» **Work item**
All of the data is to be copied word for word.

» **Dataset excerpts**
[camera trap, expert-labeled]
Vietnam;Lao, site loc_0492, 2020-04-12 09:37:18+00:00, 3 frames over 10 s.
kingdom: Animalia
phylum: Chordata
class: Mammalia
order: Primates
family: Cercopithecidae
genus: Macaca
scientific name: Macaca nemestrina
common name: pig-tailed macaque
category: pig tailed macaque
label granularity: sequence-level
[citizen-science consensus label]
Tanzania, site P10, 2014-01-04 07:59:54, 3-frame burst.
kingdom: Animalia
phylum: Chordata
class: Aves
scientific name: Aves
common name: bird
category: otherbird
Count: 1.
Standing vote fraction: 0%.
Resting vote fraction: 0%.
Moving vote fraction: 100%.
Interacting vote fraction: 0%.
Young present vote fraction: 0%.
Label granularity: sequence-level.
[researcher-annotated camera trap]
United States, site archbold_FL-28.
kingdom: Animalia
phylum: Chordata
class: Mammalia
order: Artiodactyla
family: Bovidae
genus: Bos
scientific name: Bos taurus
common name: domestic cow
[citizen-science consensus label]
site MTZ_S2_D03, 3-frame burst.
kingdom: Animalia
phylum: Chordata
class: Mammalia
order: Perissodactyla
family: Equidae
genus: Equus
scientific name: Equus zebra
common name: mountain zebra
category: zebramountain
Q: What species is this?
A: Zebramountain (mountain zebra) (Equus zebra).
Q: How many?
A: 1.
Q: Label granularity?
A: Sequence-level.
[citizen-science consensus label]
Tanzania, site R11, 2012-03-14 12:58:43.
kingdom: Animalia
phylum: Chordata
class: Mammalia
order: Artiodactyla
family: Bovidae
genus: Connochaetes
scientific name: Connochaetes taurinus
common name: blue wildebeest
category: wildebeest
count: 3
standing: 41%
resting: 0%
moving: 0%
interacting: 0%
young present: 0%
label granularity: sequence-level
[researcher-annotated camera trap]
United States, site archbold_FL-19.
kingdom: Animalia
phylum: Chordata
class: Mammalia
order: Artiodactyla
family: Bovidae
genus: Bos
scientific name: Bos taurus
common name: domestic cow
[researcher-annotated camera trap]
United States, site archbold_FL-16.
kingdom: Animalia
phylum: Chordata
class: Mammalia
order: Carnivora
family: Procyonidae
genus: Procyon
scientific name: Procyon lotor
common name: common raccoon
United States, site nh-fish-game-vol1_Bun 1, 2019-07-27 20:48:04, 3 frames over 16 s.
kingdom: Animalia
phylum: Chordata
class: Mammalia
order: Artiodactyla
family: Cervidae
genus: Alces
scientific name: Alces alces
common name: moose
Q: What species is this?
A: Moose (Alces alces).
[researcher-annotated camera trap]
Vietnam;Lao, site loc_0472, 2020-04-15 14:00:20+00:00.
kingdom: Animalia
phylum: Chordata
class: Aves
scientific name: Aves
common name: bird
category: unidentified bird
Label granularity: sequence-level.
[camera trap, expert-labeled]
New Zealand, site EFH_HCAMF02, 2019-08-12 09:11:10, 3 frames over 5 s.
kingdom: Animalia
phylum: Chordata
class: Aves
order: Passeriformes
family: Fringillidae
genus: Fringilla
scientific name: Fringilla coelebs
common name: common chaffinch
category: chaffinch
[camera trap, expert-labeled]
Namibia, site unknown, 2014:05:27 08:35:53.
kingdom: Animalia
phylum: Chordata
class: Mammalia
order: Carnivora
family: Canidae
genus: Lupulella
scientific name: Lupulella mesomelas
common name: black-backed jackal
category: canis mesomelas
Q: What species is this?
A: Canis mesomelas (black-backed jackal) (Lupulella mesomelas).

» **Task response**
[camera trap, expert-labeled]
Vietnam;Lao, site loc_0492, 2020-04-12 09:37:18+00:00, 3 frames over 10 s.
kingdom: Animalia
phylum: Chordata
class: Mammalia
order: Primates
family: Cercopithecidae
genus: Macaca
scientific name: Macaca nemestrina
common name: pig-tailed macaque
category: pig tailed macaque
label granularity: sequence-level
[citizen-science consensus label]
Tanzania, site P10, 2014-01-04 07:59:54, 3-frame burst.
kingdom: Animalia
phylum: Chordata
class: Aves
scientific name: Aves
common name: bird
category: otherbird
Count: 1.
Standing vote fraction: 0%.
Resting vote fraction: 0%.
Moving vote fraction: 100%.
Interacting vote fraction: 0%.
Young present vote fraction: 0%.
Label granularity: sequence-level.
[researcher-annotated camera trap]
United States, site archbold_FL-28.
kingdom: Animalia
phylum: Chordata
class: Mammalia
order: Artiodactyla
family: Bovidae
genus: Bos
scientific name: Bos taurus
common name: domestic cow
[citizen-science consensus label]
site MTZ_S2_D03, 3-frame burst.
kingdom: Animalia
phylum: Chordata
class: Mammalia
order: Perissodactyla
family: Equidae
genus: Equus
scientific name: Equus zebra
common name: mountain zebra
category: zebramountain
Q: What species is this?
A: Zebramountain (mountain zebra) (Equus zebra).
Q: How many?
A: 1.
Q: Label granularity?
A: Sequence-level.
[citizen-science consensus label]
Tanzania, site R11, 2012-03-14 12:58:43.
kingdom: Animalia
phylum: Chordata
class: Mammalia
order: Artiodactyla
family: Bovidae
genus: Connochaetes
scientific name: Connochaetes taurinus
common name: blue wildebeest
category: wildebeest
count: 3
standing: 41%
resting: 0%
moving: 0%
interacting: 0%
young present: 0%
label granularity: sequence-level
[researcher-annotated camera trap]
United States, site archbold_FL-19.
kingdom: Animalia
phylum: Chordata
class: Mammalia
order: Artiodactyla
family: Bovidae
genus: Bos
scientific name: Bos taurus
common name: domestic cow
[researcher-annotated camera trap]
United States, site archbold_FL-16.
kingdom: Animalia
phylum: Chordata
class: Mammalia
order: Carnivora
family: Procyonidae
genus: Procyon
scientific name: Procyon lotor
common name: common raccoon
United States, site nh-fish-game-vol1_Bun 1, 2019-07-27 20:48:04, 3 frames over 16 s.
kingdom: Animalia
phylum: Chordata
class: Mammalia
order: Artiodactyla
family: Cervidae
genus: Alces
scientific name: Alces alces
common name: moose
Q: What species is this?
A: Moose (Alces alces).
[researcher-annotated camera trap]
Vietnam;Lao, site loc_0472, 2020-04-15 14:00:20+00:00.
kingdom: Animalia
phylum: Chordata
class: Aves
scientific name: Aves
common name: bird
category: unidentified bird
Label granularity: sequence-level.
[camera trap, expert-labeled]
New Zealand, site EFH_HCAMF02, 2019-08-12 09:11:10, 3 frames over 5 s.
kingdom: Animalia
phylum: Chordata
class: Aves
order: Passeriformes
family: Fringillidae
genus: Fringilla
scientific name: Fringilla coelebs
common name: common chaffinch
category: chaffinch
[camera trap, expert-labeled]
Namibia, site unknown, 2014:05:27 08:35:53.
kingdom: Animalia
phylum: Chordata
class: Mammalia
order: Carnivora
family: Canidae
genus: Lupulella
scientific name: Lupulella mesomelas
common name: black-backed jackal
category: canis mesomelas
Q: What species is this?
A: Canis mesomelas (black-backed jackal) (Lupulella mesomelas).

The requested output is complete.